-------- Fragmento proporcionado
En 1941 se casó con la también escritora Elsa Morante. Ambos vivieron en Capri, donde Moravia escribió Agostino. Tras el Armisticio del 8 de septiembre de 1943, Moravia y Morante se refugiaron en Fondi, en los límites de Ciociaria; esta experiencia le sirvió de inspiración para una de sus novelas más famosas, titulada precisamente La ciociara, esto es, "la mujer de Ciociaria" (1958). Las primeras páginas sobre la retórica política de entonces las redactó en 1944, pero el cuerpo de la obra lo desarrolló trece años después, en un momento de crisis como narrador. Describe la difícil y desesperada realidad italiana en la Segunda guerra Mundial.
Con el anuncio de la Resistencia italiana vuelve a Roma; escribe para la prensa, colabora con Corrado Alvaro en Il Popolo di Roma, Il Mondo, Europeo y sobre todo en el Corriere della Sera donde seguirá con sus reportajes, críticas y relatos hasta su muerte.
Tras la guerra, su fortuna literaria no hizo sino crecer. Escribió novelas tan famosas como La romana (1947), La desobediencia (1948), El amor conyugal (1949) y El conformista (1951).
En 1952 ganó el Premio Strega por I Racconti, y sus novelas comenzaron a traducirse a otros idiomas. Ese mismo año Mario Soldati adaptó al cine La provinciale. En 1954, Luigi Zampa dirigió La romana y en 1955 Gianni Franciolini llevó al cine I racconti romani (con los que Moravia había ganado el Premio Marzotto). En 1960, con la publicación de El tedio, logró el premio Viareggio.
----------------
* _Problemas por resolver_:
1. Reproduce literalmente el pasaje del fragmento sobre Moravia que va entre "En 1941 se casó" y "Segunda guerra Mundial.", ambos incluidos.
2. Responde a estas preguntas a partir del fragmento sobre Moravia:
(a) ¿Con quién se casó Moravia en 1941?
(b) ¿Qué premio ganó en 1952 y por qué obra?
(c) ¿En qué año se publicó El conformista?
3. Retoma el fragmento sobre Moravia y prosíguelo a partir de su última oración.
-------- Registros mostrados
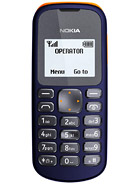 Best available price of Nokia 103 in Iceland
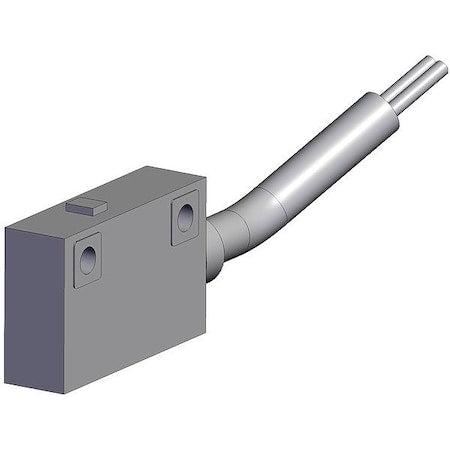Smc D-P5DWSC - Grainger Product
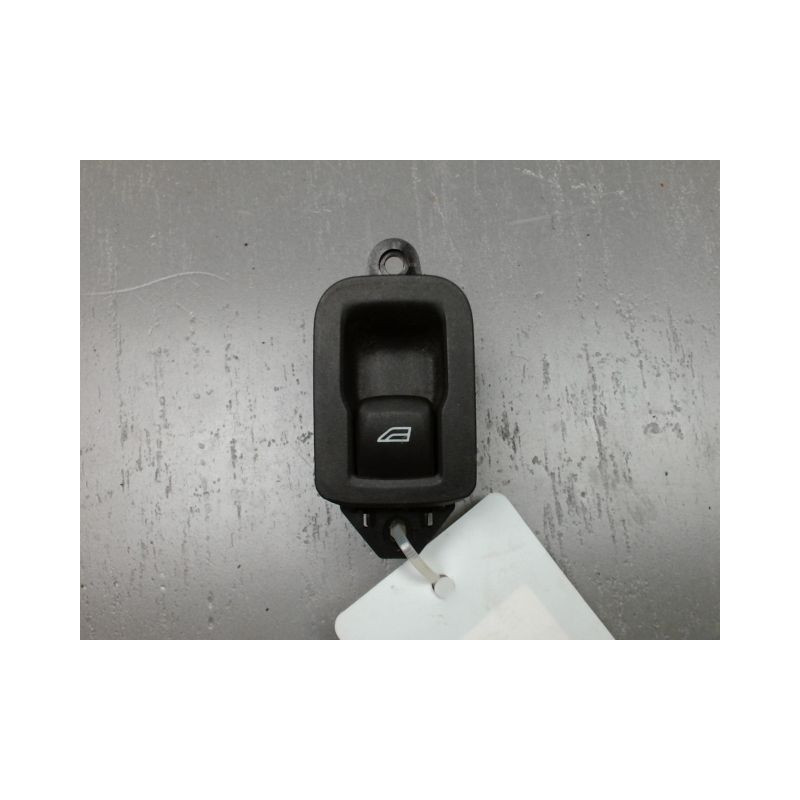 COMMANDE LEVE-GLACE PORTE ARG VOLVO XC60
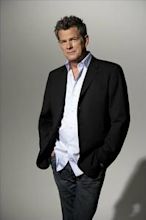 David Foster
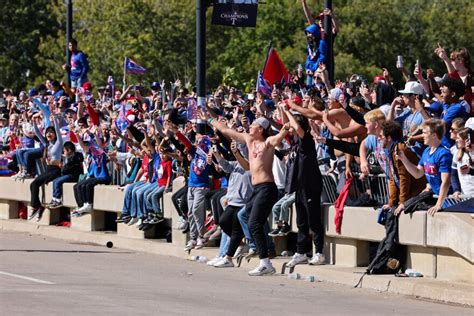 Rangers parade. Things To Know About Rangers parade. 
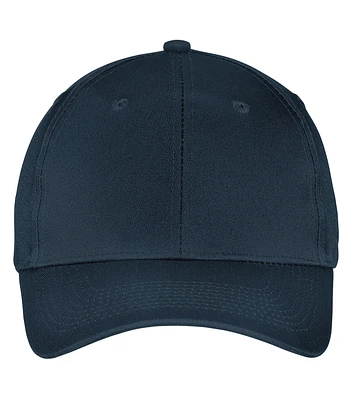 C130 - Mid Profile Twill Caps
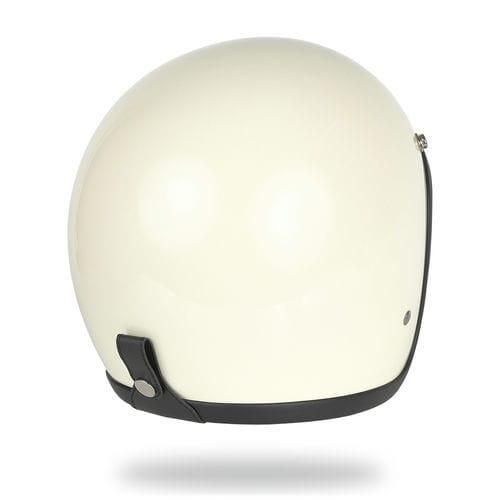 500TX-R 500ティーエックスレーシング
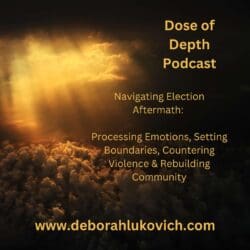 Trauma, The Body &Amp; Imaginal Knowing: A Conversation With Jane Shaw, Craniosacral Therapist, Ma Depth Psychology &Raquo; 1Hyga1Xr1Y247Lsvrgwd7Ks1X4L0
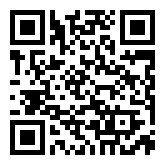 http://www.wlinfor.com/post/40416.html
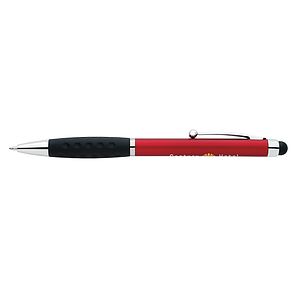 Good Value™ Stylus Grip Pen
----------------
* _Resultados esperados_:
1.
En 1941 se casó con la también escritora Elsa Morante. Ambos vivieron en Capri, donde Moravia escribió Agostino. Tras el Armisticio del 8 de septiembre de 1943, Moravia y Morante se refugiaron en Fondi, en los límites de Ciociaria; esta experiencia le sirvió de inspiración para una de sus novelas más famosas, titulada precisamente La ciociara, esto es, "la mujer de Ciociaria" (1958). Las primeras páginas sobre la retórica política de entonces las redactó en 1944, pero el cuerpo de la obra lo desarrolló trece años después, en un momento de crisis como narrador. Describe la difícil y desesperada realidad italiana en la Segunda guerra Mundial.

2.
(a) Con la escritora Elsa Morante.
(b) El Premio Strega, por I Racconti.
(c) En 1951.

3.
En 1953, Moravia fundó la importante revista literaria Nuovi Argomenti (uno de los editores en los que confió la revista fue su amigo Pier Paolo Pasolini). En los años 50, escribió prólogos para distintas obras, como los 100 sonetos de Belli, la novela Paolo il Caldo de Vitaliano Brancati o los Paseos por Roma de Stendhal. A partir de 1957, hizo críticas cinematográficas para la revista mensual L'Espresso: estas críticas fueron recogidas en Al Cinema (1975).
Se separó de Morante en 1962. Y se fue a vivir con la joven escritora Dacia Maraini. En 1962 se realiza el film, de Mauro Bolognini, Agostino e la perdita dell'innocenza, y en 1963 El desprecio por Jean-Luc Godard, La noia por Damiano Damiani, y en 1964 Gli indifferenti por Francesco Maselli.
Viajó a la URSS en los ochenta, en apoyo de la apertura. Y fue a Hiroshima en 1982, escribió sus experiencias ante sus efectos. Representó a Italia ante el Parlamento Europeo desde 1984 hasta su muerte.
Se casó en 1986 con Carmen Llera. Se le encontró muerto en su domicilio en 1990. En ese año salió la autobiografía, escrita con Alain Elkann, Vita di Moravia, editada por Bompiani.
Su obra literaria se caracteriza por una crítica frontal a la sociedad europea del siglo XX: hipócrita, hedonista y acomodaticia. Se caracteriza por un estilo austero y realista, presente ya en su primera novela, Los indiferentes (1929), que le hizo saltar a la fama en Italia. En sus escritos son recurrentes el impulso sexual, la alienación del individuo y el existencialismo.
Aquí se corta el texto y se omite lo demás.